> **SHORT TASK**
Begin at the line that contains "Which of the person's" and repeat every line from there to the end of the records below, inclusive, without adding any other line.

> **ENTRIES**

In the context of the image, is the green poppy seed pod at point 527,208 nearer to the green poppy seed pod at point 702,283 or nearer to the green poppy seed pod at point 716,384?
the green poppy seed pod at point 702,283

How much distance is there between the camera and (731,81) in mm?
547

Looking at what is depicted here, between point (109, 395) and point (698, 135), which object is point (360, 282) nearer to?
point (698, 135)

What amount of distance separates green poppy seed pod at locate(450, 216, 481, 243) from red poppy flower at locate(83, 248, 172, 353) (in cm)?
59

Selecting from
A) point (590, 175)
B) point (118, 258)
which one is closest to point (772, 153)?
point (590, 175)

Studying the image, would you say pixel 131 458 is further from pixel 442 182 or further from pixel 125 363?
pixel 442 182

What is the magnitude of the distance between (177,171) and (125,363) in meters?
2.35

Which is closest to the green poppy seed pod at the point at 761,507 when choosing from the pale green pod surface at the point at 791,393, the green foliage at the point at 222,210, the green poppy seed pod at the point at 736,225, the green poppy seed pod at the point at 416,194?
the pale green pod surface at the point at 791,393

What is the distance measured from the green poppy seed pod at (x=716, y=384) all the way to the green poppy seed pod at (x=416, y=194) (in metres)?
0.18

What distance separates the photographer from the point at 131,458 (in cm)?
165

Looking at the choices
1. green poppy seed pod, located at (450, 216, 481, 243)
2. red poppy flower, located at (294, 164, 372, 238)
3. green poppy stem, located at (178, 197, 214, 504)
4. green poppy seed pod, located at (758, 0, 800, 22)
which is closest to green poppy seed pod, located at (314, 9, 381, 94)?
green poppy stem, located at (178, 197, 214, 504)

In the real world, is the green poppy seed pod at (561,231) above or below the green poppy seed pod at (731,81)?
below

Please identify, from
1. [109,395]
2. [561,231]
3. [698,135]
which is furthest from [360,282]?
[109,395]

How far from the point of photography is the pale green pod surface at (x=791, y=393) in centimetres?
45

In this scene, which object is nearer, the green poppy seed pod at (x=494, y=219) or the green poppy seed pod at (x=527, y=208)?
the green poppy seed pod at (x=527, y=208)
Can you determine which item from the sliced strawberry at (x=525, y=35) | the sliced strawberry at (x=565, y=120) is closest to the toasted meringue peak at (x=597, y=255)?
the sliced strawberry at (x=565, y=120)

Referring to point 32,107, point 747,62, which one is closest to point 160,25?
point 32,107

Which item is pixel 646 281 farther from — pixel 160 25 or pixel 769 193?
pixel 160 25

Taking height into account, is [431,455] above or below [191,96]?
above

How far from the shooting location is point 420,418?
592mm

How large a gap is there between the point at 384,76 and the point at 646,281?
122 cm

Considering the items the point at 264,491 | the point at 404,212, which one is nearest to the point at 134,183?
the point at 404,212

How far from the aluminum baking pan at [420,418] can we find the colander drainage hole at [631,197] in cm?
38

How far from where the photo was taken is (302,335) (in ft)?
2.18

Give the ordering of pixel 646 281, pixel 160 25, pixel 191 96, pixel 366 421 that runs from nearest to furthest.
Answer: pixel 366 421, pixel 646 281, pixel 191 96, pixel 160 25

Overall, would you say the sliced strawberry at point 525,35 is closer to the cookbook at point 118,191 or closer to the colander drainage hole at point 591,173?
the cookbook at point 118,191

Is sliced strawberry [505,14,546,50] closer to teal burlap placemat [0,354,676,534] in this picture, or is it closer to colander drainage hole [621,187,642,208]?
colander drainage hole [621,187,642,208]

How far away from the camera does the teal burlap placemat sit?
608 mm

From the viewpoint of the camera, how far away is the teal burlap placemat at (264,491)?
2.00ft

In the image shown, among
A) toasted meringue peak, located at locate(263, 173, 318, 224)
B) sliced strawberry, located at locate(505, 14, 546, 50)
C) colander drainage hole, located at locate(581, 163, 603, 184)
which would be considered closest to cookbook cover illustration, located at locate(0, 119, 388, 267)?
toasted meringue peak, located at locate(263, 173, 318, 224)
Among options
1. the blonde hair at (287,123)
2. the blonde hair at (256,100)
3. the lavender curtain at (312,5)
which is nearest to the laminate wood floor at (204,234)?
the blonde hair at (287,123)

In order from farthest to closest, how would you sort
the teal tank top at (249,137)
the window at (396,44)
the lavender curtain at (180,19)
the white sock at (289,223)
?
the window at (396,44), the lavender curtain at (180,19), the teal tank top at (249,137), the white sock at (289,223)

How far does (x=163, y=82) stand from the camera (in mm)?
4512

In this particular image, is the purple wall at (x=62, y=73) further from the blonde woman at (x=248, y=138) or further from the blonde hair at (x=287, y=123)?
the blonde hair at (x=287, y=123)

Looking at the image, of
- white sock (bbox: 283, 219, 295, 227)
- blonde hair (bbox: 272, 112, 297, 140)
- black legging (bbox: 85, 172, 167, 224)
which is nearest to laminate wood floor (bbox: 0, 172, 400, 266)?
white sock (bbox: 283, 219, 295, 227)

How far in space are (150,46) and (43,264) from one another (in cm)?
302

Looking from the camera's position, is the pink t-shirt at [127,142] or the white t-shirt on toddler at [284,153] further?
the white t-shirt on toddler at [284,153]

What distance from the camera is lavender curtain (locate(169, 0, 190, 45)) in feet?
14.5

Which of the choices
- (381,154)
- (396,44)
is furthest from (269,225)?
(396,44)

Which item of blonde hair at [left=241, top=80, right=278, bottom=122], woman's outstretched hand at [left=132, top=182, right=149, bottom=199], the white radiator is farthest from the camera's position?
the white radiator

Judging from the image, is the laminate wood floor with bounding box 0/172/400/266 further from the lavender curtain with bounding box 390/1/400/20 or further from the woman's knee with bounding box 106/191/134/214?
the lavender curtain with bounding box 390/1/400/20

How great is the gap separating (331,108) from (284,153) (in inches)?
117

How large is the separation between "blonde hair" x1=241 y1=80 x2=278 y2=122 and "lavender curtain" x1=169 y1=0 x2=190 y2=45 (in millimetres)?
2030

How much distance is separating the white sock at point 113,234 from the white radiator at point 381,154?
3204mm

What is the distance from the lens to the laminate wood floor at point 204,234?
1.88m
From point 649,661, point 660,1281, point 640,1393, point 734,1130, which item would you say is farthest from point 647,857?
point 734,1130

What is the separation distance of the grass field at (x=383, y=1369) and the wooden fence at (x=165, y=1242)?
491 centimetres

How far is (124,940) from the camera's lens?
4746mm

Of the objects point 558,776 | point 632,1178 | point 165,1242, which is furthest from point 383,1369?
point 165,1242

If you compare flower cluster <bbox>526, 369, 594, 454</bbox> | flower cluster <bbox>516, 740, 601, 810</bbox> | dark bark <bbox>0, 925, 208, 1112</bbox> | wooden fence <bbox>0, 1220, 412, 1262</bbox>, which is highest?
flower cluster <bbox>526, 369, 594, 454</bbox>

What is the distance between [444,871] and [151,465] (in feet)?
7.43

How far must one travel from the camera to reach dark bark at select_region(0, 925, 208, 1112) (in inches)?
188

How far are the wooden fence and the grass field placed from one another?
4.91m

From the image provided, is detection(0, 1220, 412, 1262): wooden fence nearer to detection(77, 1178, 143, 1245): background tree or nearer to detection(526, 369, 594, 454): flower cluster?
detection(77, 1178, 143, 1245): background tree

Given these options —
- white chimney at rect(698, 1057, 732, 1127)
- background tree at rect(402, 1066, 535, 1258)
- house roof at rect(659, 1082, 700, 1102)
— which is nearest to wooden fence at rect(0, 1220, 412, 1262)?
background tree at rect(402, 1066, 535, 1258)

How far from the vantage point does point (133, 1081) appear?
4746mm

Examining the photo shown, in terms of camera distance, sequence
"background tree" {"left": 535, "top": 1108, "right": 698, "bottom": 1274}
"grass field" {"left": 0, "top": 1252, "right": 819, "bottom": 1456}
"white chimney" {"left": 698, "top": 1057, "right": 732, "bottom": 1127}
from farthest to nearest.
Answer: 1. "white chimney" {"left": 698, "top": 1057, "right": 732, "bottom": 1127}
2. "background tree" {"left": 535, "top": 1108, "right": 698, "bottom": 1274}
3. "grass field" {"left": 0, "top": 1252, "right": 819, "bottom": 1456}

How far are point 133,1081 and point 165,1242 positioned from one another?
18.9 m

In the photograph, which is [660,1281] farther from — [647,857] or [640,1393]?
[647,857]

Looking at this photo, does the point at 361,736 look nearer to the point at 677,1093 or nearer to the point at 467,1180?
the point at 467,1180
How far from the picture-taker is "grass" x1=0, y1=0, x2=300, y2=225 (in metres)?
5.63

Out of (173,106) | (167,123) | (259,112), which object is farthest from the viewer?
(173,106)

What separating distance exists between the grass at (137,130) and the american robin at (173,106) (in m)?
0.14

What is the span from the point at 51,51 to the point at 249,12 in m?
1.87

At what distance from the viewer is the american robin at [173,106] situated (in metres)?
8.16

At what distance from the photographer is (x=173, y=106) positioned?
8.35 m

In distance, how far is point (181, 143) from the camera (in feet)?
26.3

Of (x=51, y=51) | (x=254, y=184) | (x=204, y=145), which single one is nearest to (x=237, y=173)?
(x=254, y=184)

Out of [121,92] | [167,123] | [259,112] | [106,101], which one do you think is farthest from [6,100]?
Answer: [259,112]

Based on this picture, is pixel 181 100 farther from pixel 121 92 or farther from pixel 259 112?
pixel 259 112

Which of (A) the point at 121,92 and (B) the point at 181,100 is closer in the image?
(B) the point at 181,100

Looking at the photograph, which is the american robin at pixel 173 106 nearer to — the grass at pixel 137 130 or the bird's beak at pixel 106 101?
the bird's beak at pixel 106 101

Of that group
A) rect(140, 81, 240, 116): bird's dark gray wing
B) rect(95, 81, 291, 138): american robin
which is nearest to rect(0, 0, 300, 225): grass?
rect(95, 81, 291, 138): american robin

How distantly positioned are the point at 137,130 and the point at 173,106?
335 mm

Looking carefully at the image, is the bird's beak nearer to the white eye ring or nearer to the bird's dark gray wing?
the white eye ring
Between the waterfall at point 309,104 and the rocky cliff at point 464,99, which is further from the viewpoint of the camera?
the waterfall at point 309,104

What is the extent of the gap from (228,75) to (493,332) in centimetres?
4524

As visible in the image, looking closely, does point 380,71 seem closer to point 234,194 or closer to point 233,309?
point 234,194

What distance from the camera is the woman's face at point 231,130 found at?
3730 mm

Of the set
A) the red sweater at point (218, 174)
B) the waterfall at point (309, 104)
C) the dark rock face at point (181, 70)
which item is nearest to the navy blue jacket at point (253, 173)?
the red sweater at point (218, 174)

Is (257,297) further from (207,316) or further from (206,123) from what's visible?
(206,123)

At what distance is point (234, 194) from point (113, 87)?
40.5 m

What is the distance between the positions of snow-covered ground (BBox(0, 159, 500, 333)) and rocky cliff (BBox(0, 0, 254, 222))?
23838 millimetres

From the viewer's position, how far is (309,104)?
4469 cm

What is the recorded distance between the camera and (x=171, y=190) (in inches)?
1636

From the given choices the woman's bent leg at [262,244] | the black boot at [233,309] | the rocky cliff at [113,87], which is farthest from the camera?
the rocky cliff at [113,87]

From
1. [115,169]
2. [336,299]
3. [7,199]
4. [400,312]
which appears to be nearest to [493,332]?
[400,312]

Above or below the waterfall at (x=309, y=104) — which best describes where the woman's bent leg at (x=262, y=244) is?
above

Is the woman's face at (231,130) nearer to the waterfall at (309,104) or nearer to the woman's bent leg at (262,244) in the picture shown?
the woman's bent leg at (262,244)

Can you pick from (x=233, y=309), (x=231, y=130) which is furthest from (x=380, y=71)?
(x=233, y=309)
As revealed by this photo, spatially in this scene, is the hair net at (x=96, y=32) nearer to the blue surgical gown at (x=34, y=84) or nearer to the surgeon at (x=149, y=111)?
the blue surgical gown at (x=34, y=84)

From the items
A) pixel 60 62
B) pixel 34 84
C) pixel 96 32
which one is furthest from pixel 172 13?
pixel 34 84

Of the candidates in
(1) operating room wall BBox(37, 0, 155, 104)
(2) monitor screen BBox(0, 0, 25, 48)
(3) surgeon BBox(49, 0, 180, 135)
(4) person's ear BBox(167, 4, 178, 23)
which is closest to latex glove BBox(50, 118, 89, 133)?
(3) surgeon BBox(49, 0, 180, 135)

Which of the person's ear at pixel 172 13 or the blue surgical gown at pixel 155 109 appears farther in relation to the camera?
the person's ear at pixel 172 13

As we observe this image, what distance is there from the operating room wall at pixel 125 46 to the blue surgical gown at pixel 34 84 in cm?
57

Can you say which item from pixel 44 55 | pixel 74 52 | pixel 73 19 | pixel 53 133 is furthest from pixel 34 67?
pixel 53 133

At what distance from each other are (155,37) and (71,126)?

> **WORKED SOLUTION**
Which of the person's ear at pixel 172 13 or the blue surgical gown at pixel 155 109 appears farther in relation to the camera?
the person's ear at pixel 172 13

As we observe this image, what distance is there from the operating room wall at pixel 125 46 to the blue surgical gown at pixel 34 84 in cm?
57

Can you say which item from pixel 44 55 | pixel 74 52 | pixel 73 19 | pixel 53 133 is furthest from pixel 34 67?
pixel 53 133

At what distance from each other are (155,37) and (71,126)?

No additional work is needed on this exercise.